───── Input for this task ─────

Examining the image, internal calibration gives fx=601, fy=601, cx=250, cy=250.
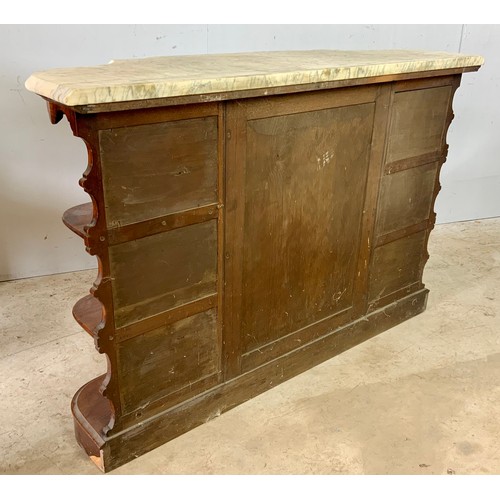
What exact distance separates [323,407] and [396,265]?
2.86ft

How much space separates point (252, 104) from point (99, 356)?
1.40 m

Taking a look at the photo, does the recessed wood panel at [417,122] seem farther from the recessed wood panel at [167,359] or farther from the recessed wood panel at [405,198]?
the recessed wood panel at [167,359]

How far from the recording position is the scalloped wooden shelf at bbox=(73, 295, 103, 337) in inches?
79.6

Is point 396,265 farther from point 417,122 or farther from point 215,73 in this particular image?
point 215,73

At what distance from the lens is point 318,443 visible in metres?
2.23

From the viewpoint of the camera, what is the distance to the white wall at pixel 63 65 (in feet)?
9.96

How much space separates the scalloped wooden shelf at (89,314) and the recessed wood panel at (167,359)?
132 mm

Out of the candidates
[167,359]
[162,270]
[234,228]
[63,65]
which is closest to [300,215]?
[234,228]

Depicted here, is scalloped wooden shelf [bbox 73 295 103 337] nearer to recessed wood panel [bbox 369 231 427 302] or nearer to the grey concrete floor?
the grey concrete floor

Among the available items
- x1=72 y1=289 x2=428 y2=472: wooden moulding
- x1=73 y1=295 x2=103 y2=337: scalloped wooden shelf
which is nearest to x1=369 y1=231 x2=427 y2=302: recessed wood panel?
x1=72 y1=289 x2=428 y2=472: wooden moulding

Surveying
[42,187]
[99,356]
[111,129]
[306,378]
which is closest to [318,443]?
[306,378]

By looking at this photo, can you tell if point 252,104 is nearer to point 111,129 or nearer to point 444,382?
point 111,129

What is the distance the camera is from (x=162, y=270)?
78.5 inches

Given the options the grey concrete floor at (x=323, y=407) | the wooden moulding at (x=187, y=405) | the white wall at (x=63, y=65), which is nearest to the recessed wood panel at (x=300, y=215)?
the wooden moulding at (x=187, y=405)
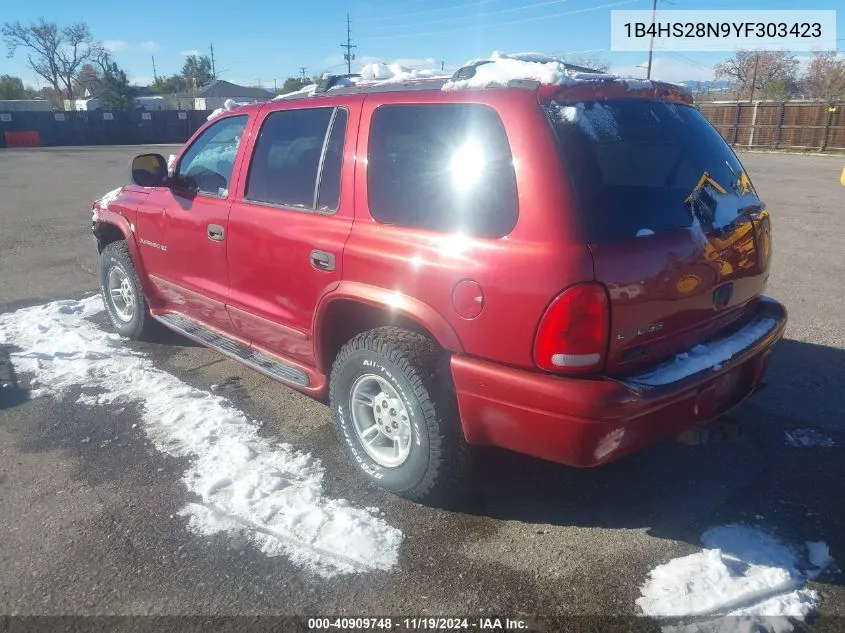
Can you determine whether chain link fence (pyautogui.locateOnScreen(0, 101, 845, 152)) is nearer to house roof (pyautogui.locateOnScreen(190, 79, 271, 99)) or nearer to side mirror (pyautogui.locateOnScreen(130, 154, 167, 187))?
side mirror (pyautogui.locateOnScreen(130, 154, 167, 187))

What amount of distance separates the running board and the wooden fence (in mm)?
27028

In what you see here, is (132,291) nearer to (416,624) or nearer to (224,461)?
(224,461)

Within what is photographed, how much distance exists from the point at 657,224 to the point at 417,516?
166 cm

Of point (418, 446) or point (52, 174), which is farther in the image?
point (52, 174)

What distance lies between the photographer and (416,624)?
2393mm

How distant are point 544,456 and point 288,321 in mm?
1636

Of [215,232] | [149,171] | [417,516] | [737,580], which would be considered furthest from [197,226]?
[737,580]

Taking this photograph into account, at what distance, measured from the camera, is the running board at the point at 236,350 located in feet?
11.9

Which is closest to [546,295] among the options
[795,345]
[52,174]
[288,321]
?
[288,321]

─────

Please edit the records above so that every "scalloped wooden shelf" becomes "carved wooden shelf", keeping everything else the same. Leave the pictures out of your answer.

Complete answer:
Examining the image, internal calibration gives fx=601, fy=601, cx=250, cy=250.
What exact distance separates [323,407] and [396,265]?
2.86ft

How much space separates point (252, 104) from point (99, 356)?
1.40 m

Taking a look at the photo, does the recessed wood panel at [417,122] seem farther from the recessed wood panel at [167,359] or farther from the recessed wood panel at [405,198]?
the recessed wood panel at [167,359]

How far from the recording position is the carved wooden shelf at bbox=(73, 295, 103, 337) in inches?
79.6

Is point 396,265 farther from point 417,122 or farther from point 215,73 in this particular image?
point 215,73

At what distance from the lens is point 318,443 visible in metres?
2.23

From the viewpoint of the camera, what is the distance to the white wall at pixel 63 65 (in feet)?
9.96

How much space separates the carved wooden shelf at (89,314) and the recessed wood panel at (167,359)?
132 mm

Out of the candidates
[167,359]
[162,270]
[234,228]
[63,65]
which is closest to [300,215]?
[234,228]

Depicted here, is carved wooden shelf [bbox 73 295 103 337] nearer to recessed wood panel [bbox 369 231 427 302] or nearer to the grey concrete floor?
the grey concrete floor

Among the available items
- x1=72 y1=289 x2=428 y2=472: wooden moulding
- x1=73 y1=295 x2=103 y2=337: carved wooden shelf
which is nearest to x1=369 y1=231 x2=427 y2=302: recessed wood panel?
x1=72 y1=289 x2=428 y2=472: wooden moulding

Surveying
[42,187]
[99,356]
[111,129]
[306,378]
which is closest to [318,443]?
[306,378]

By looking at this photo, can you tell if point 252,104 is nearer to point 111,129 or nearer to point 444,382?
point 111,129

What is the distance the camera is from (x=162, y=270)?
78.5 inches

Given the options the grey concrete floor at (x=323, y=407) | the wooden moulding at (x=187, y=405) | the white wall at (x=63, y=65), which is nearest to the recessed wood panel at (x=300, y=215)?
the wooden moulding at (x=187, y=405)
Can you determine whether chain link fence (pyautogui.locateOnScreen(0, 101, 845, 152)) is nearer to house roof (pyautogui.locateOnScreen(190, 79, 271, 99)) or nearer to side mirror (pyautogui.locateOnScreen(130, 154, 167, 187))?
side mirror (pyautogui.locateOnScreen(130, 154, 167, 187))

What amount of distance separates the running board and the wooden fence (in mm)?
27028

In what you see here, is (132,291) nearer to (416,624) or nearer to (224,461)?
(224,461)

Within what is photographed, how much distance exists from the point at 657,224 to the point at 417,516?
166 cm

Of point (418, 446) or point (52, 174), which is farther in the image?
point (52, 174)

What distance lies between the photographer and (416,624)?
2393mm

How distant are point 544,456 and point 288,321 in mm?
1636

Of [215,232] | [149,171] | [417,516] | [737,580], which would be considered furthest from [197,226]?
[737,580]

Taking this photograph into account, at what distance, measured from the camera, is the running board at the point at 236,350 located in feet?
11.9

Which is closest to [546,295] among the options
[795,345]
[52,174]
[288,321]
?
[288,321]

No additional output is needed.